** START **

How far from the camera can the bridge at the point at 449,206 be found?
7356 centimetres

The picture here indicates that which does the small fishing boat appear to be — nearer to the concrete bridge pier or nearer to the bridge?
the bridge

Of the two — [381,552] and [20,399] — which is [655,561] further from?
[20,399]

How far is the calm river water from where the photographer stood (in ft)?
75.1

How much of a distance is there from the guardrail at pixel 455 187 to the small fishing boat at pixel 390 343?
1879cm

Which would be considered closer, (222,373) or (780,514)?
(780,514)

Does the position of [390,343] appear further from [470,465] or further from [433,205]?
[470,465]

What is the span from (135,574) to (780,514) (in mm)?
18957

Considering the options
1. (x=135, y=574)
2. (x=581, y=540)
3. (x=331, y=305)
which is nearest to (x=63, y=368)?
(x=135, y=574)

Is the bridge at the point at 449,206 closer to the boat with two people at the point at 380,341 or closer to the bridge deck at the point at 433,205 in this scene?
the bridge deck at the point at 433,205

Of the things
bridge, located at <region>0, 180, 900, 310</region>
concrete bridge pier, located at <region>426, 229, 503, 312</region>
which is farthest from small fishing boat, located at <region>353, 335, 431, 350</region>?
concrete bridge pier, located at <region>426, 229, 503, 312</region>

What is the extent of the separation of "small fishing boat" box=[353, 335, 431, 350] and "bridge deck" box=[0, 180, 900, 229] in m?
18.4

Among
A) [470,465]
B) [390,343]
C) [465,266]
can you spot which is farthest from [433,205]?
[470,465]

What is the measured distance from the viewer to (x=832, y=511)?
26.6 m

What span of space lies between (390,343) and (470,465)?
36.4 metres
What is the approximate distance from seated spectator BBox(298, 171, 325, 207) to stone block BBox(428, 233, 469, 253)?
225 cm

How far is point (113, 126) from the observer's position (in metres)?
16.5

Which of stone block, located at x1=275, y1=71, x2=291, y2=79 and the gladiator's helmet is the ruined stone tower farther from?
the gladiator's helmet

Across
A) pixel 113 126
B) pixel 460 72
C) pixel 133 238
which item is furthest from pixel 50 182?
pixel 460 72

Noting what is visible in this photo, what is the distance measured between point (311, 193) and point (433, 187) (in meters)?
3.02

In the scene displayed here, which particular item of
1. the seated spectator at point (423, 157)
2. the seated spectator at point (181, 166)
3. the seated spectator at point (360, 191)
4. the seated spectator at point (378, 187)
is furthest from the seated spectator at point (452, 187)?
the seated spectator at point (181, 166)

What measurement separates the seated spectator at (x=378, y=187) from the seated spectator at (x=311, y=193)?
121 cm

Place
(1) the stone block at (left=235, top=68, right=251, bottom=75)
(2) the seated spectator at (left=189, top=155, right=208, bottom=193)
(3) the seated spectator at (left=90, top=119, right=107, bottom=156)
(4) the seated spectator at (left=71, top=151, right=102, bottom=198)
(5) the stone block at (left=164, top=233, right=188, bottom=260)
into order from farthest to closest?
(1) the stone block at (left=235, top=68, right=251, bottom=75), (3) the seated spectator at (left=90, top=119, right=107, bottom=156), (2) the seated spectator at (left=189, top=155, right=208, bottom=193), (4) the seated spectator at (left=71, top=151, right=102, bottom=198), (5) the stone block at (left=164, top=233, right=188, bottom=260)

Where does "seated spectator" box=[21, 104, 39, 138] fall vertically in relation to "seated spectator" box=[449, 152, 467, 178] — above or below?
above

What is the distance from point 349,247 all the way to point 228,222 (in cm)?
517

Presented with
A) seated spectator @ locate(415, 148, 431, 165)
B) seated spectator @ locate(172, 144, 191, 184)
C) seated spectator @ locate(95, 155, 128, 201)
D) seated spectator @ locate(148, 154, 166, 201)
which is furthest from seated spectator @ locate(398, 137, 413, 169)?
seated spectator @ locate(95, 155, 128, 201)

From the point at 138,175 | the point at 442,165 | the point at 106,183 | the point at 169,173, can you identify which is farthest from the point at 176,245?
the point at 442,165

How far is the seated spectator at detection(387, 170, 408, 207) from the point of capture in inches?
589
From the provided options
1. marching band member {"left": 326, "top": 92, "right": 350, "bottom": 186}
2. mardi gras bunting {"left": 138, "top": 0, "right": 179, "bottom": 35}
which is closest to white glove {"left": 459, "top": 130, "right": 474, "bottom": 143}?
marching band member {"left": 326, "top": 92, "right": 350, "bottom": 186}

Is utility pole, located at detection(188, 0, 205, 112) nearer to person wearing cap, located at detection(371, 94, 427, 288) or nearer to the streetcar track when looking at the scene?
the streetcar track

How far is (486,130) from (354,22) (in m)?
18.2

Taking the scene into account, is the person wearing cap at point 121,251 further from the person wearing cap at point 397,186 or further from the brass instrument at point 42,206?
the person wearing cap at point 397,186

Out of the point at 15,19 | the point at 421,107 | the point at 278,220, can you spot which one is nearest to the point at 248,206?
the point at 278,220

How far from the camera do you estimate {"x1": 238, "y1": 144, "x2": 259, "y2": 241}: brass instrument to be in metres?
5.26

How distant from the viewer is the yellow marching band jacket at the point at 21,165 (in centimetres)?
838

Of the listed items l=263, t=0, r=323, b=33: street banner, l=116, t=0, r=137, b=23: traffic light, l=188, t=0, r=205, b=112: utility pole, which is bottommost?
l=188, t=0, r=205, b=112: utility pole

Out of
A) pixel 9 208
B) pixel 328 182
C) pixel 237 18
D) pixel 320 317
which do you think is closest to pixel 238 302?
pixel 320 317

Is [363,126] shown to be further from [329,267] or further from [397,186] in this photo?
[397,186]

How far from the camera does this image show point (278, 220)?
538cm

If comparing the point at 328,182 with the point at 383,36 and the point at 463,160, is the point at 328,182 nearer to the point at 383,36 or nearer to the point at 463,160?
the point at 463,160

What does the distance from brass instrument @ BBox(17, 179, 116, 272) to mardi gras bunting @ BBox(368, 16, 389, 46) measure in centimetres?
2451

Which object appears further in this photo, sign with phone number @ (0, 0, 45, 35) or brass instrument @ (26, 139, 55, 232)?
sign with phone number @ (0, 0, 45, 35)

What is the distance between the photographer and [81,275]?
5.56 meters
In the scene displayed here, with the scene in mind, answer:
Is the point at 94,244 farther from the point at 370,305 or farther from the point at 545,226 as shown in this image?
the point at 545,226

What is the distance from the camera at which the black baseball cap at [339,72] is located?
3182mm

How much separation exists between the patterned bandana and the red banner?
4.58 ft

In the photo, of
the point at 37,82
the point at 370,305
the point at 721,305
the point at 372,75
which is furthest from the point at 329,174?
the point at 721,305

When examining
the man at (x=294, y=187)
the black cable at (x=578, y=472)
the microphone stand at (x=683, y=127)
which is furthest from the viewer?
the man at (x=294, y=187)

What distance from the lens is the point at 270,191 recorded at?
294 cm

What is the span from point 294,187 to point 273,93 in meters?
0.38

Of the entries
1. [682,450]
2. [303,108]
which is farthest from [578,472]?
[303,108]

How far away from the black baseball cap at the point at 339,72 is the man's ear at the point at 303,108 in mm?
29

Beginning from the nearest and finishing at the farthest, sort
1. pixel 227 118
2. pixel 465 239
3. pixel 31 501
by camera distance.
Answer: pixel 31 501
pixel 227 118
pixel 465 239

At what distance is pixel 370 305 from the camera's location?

** END **

[Your task]
Copy everything from the line containing "Of the entries" down to the end of the items, changing "camera" to "viewer" and leaving all else the same.

[Response to this exercise]
Of the entries
1. [682,450]
2. [303,108]
which is farthest from [578,472]?
[303,108]

How far away from the black baseball cap at the point at 339,72 is the man's ear at the point at 303,108 in mm?
29

Beginning from the nearest and finishing at the farthest, sort
1. pixel 227 118
2. pixel 465 239
3. pixel 31 501
by viewer distance.
Answer: pixel 31 501
pixel 227 118
pixel 465 239

At what distance is pixel 370 305 from the viewer's location?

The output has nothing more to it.